● **MATERIAL FOR THIS EXERCISE**

--- start ---

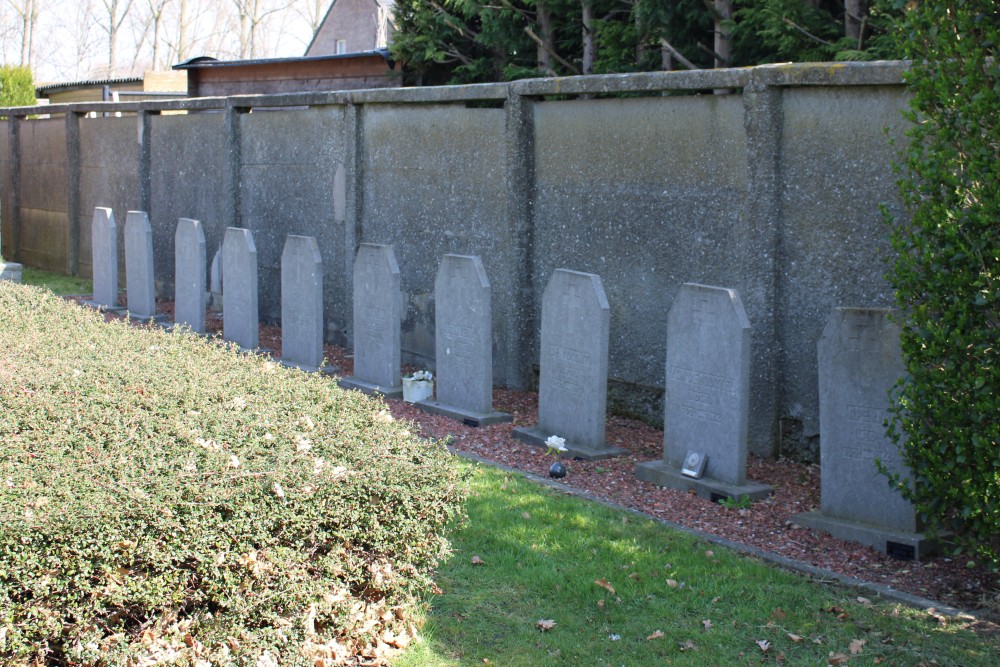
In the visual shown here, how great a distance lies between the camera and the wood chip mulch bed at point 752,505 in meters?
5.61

--- end ---
--- start ---

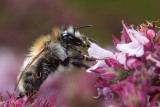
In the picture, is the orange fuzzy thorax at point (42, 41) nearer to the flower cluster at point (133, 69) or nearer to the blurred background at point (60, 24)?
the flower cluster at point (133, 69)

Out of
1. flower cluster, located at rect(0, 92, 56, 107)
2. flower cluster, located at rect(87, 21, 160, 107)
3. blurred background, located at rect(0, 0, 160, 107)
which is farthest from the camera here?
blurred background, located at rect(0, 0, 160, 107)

--- end ---
--- start ---

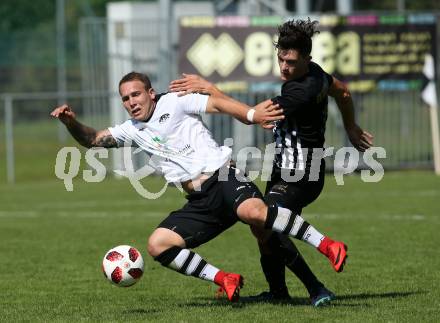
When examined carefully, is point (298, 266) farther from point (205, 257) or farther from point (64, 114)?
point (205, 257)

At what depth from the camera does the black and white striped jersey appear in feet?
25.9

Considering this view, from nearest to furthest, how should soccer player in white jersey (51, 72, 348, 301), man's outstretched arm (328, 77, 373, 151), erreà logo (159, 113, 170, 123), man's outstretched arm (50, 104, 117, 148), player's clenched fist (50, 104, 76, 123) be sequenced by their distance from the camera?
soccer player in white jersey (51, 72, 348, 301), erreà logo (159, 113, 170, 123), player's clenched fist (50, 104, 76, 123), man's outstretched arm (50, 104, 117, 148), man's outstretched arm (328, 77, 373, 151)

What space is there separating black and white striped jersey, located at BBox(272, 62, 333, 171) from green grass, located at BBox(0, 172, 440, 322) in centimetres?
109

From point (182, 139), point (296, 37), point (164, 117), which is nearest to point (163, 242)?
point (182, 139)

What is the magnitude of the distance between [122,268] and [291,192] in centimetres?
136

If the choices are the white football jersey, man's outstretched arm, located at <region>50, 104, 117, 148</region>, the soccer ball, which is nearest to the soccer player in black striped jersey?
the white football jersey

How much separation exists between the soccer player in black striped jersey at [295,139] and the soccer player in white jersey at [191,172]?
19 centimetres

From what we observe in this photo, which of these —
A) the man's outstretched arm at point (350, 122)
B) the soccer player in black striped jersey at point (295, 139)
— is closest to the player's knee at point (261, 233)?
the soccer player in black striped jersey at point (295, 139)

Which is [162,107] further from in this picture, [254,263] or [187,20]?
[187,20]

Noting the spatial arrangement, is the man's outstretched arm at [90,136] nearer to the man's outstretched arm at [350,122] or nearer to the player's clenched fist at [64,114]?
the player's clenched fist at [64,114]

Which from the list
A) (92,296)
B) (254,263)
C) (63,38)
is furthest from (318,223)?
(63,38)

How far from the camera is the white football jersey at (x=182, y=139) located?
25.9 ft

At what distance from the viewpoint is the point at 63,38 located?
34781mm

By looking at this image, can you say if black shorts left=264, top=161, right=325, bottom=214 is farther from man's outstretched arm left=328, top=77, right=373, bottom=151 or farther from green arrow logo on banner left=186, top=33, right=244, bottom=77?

--- end ---

Please pull out every line of the data above that contains the string "picture".

● **SOLUTION FOR THIS PROBLEM**
In the picture, is the orange fuzzy thorax at point (42, 41) nearer to the flower cluster at point (133, 69) or nearer to the blurred background at point (60, 24)?
Which is [162,107] further from in this picture, [254,263] or [187,20]?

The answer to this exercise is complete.